§ **WHAT YOU NEED TO DO**
Show every line of the material that contains the word "distance".

§ **STORED DATA**
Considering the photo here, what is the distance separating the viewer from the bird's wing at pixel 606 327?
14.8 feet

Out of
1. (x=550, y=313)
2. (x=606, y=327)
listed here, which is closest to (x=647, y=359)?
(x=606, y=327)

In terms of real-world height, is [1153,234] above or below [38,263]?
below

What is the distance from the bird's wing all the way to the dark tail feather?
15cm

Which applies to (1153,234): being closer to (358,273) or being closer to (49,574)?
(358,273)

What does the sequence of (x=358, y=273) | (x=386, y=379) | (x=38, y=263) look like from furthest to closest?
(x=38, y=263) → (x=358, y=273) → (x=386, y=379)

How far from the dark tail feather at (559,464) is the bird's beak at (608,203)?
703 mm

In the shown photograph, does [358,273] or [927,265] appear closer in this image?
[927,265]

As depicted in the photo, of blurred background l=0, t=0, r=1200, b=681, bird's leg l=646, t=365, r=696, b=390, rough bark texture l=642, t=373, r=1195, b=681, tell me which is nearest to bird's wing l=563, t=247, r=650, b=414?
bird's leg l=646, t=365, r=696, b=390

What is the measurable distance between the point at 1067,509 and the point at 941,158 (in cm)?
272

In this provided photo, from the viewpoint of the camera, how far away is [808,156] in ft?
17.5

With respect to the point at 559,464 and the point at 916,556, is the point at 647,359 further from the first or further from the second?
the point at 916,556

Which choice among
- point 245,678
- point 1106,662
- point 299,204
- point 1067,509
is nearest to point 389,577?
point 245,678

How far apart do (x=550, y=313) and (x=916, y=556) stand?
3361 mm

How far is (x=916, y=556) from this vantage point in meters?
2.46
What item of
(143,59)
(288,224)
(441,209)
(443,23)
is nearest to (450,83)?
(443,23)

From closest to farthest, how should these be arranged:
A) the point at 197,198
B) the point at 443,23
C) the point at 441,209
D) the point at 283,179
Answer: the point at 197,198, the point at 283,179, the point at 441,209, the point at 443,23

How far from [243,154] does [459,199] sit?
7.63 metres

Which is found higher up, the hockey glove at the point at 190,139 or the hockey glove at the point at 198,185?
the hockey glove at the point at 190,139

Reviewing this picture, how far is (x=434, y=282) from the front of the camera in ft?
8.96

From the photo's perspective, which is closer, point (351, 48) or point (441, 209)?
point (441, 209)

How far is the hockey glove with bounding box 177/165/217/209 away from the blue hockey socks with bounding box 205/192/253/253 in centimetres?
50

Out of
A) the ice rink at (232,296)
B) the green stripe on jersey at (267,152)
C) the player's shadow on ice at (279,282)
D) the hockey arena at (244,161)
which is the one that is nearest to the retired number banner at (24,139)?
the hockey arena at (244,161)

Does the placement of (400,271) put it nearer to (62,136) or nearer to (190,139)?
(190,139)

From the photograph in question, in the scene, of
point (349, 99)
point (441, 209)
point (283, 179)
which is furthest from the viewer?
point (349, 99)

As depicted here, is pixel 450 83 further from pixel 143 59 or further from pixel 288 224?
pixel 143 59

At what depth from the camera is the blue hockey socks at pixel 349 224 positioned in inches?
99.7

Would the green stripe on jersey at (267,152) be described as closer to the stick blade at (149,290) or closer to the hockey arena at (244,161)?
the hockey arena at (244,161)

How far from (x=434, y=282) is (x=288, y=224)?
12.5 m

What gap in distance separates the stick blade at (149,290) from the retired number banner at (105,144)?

§ **EXERCISE SOLUTION**
Considering the photo here, what is the distance separating the viewer from the bird's wing at pixel 606 327?
What is the distance from the bird's wing all the way to the dark tail feather?
What is the measurable distance between the point at 1067,509 and the point at 941,158 (in cm)?
What gap in distance separates the stick blade at (149,290) from the retired number banner at (105,144)?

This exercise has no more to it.